Preço do ouro ultrapassa US$ 5.100 e bate recorde histórico, preço do ouro sobe 64% em 2025 com compras de bancos centrais e fuga para ativos de proteção

Com fluxo recorde em ETFs, compras consistentes de bancos centrais e aumento das incertezas, o preço do ouro superou US$ 5.100 por onça, atingindo máximas globais

O movimento para ativos de refúgio acelerou nas últimas sessões, levando o metal a níveis nunca vistos e pressionando investidores a rever posições em renda variável e câmbio.

Ouro e outros metais preciosos registraram altas fortes, em um cenário de maior aversão ao risco e busca por proteção em portfólios pessoais e institucionais.

Conforme informação divulgada pelo g1

Leitura do mercado e números do dia

O ouro à vista avançava 2,2%, para US$ 5.089,78 por onça, após ter atingido mais cedo o pico histórico de US$ 5.110,50, e os contratos futuros nos EUA com vencimento em fevereiro seguiam com alta semelhante, para US$ 5.086,30 por onça.

O metal acumula valorização de 64% em 2025, o maior ganho anual desde 1979, segundo dados do mercado.

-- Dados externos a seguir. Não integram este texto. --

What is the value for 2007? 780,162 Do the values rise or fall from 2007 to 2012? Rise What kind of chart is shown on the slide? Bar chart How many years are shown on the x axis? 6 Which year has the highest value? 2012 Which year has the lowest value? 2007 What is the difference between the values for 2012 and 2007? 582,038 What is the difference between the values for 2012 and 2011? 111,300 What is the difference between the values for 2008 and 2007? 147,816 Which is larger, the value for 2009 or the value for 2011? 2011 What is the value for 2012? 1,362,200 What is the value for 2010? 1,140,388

A pressão veio também de aportes recordes em fundos negociados em bolsa, e de compras consistentes dos bancos centrais, com destaque para o décimo quarto mês seguido de aquisições pela China em dezembro.

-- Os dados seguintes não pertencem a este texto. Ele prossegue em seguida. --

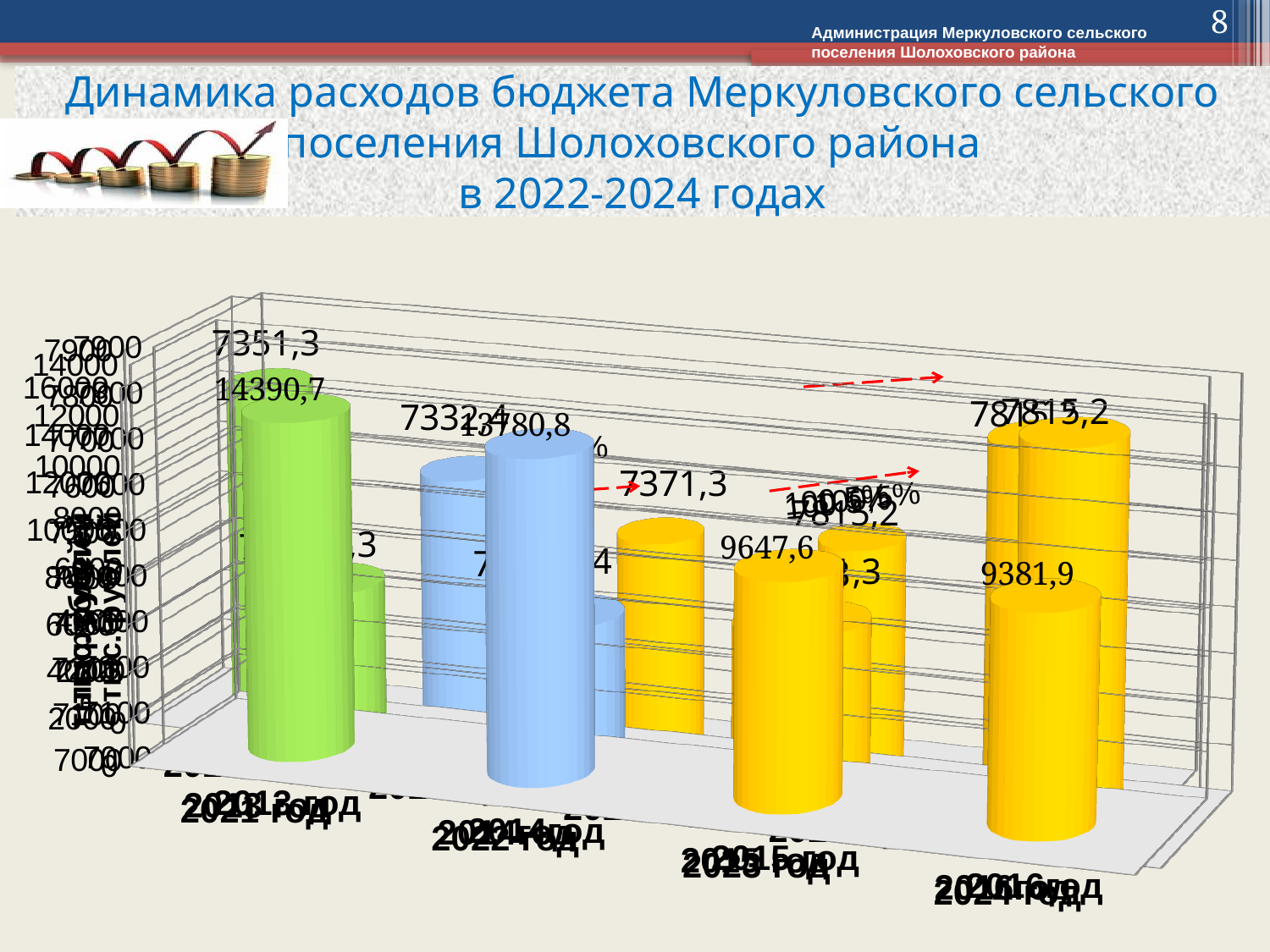
In the front chart (bold year labels), what is the difference between the values for 2021 год and 2024 год? 5008,8 What is the title of the slide's chart? Динамика расходов бюджета Меркуловского сельского поселения Шолоховского района в 2022-2024 годах In the front chart (bold year labels), which is larger: the value for 2022 год or 2023 год? 2022 год In the front chart (bold year labels), which year has the highest value? 2021 год In the front chart (bold year labels), what is the difference between the values for 2021 год and 2022 год? 609,9 In the front chart (bold year labels), what is the value for 2023 год? 9647,6 In the front chart (bold year labels), which year has the lowest value? 2024 год In the front chart (bold year labels), what is the value for 2022 год? 13780,8 What kind of chart is shown on the slide? bar chart In the front chart (bold year labels), do the values rise or fall from 2021 год to 2024 год? fall In the front chart (bold year labels), what is the value for 2024 год? 9381,9 In the front chart (bold year labels), what is the value for 2021 год? 14390,7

Por que o preço do ouro disparou

Analistas apontam fatores combinados, entre eles mudanças na política monetária americana mais flexível, tensões diplomáticas e movimentos políticos que abalaram a confiança em ativos dos EUA.

Kyle Rodda, analista sênior da Capital.com, resumiu parte do impacto, dizendo, “uma crise de confiança na administração e nos ativos dos Estados Unidos, provocada por decisões erráticas do governo Trump na semana passada”. A percepção de maior risco geopolítico reforçou a busca pelo metal.

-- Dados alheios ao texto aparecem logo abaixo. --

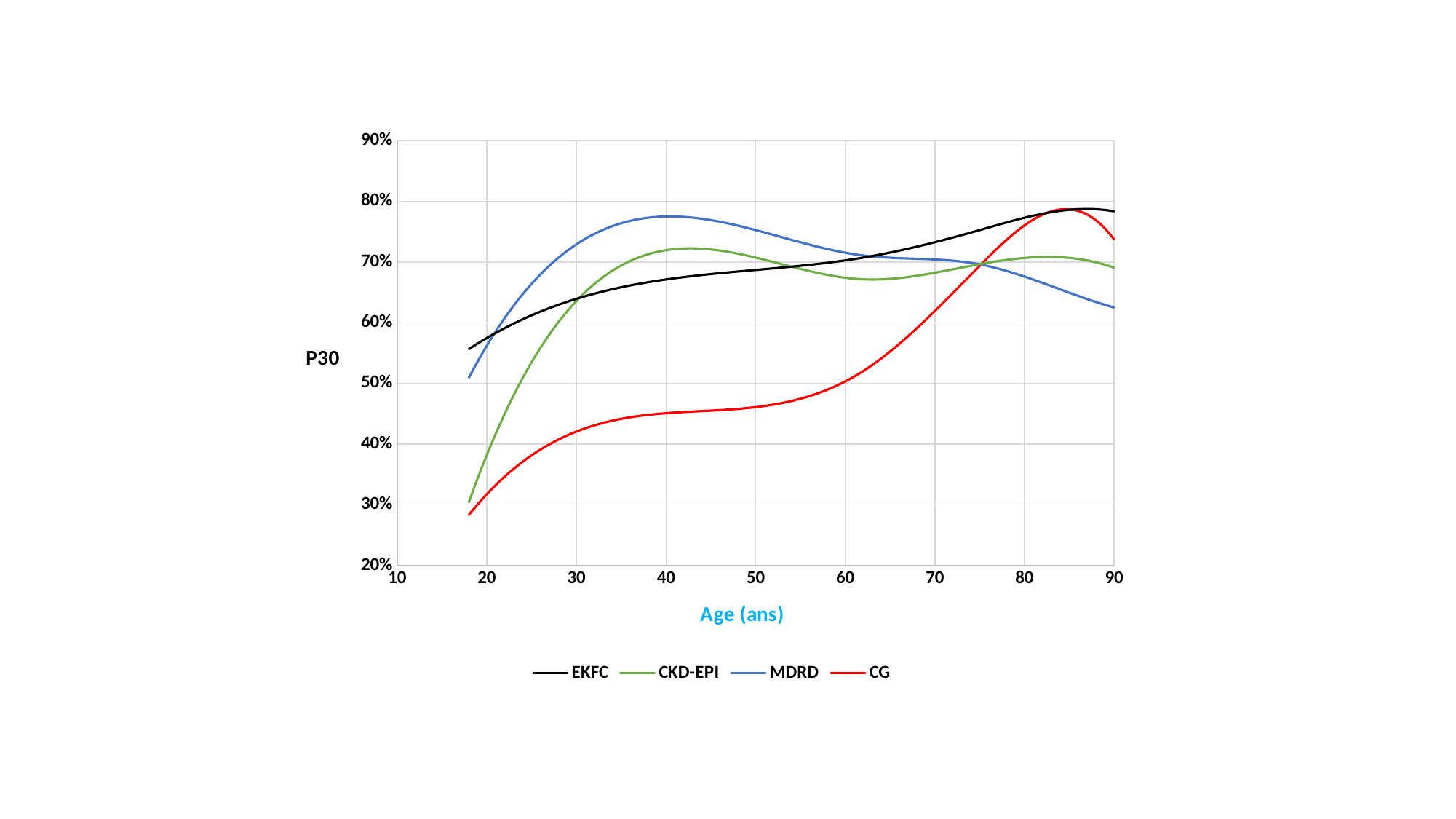
Does the CG line rise or fall between age 50 and age 80? rise Is the value for EKFC at age 90 greater or less than 70%? greater What kind of chart is shown on the slide? line chart Which series has the lowest value at age 40? CG Is the value for CKD-EPI at age 60 greater or less than 70%? less What is the label of the y axis? P30 What is the label of the x axis? Age (ans) How many series does the legend list? 4 At age 90, which is larger, EKFC or MDRD? EKFC Which series has the highest value at age 40? MDRD Is the value for MDRD at age 40 greater or less than 70%? greater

Além disso, a escassez física e a pressão por liquidez em mercados específicos ampliaram o apetite por ouro e outros metais.

Movimento entre outros metais preciosos

A valorização não ficou apenas no ouro, a prata também subiu de forma expressiva, ajudada por compras de investidores individuais e operações de curto prazo.

A prata à vista subia 4,8%, para US$ 107,903, após atingir o recorde de US$ 109,44. A platina avançava 3,4%, para US$ 2.861,91 por onça, depois de alcançar US$ 2.891,6 no início da sessão. Já o paládio se valorizava 2,5%, para US$ 2.060,70, após atingir o maior nível em mais de três anos.

Na sexta-feira anterior, a prata ultrapassou a marca de US$ 100 pela primeira vez, ampliando a alta de 147% registrada no ano passado, em um movimento impulsionado por investidores e por um mercado físico tenso.

Projeções e riscos para investidores

Especialistas avaliam que, se as tensões globais se agravarem e a demanda de bancos centrais continuar forte, o preço do ouro pode se aproximar de US$ 6.000 ainda este ano.

Por outro lado, ajustes abruptos na política monetária, estabilização política ou venda de reservas por grandes detentores podem trazer volatilidade e correções.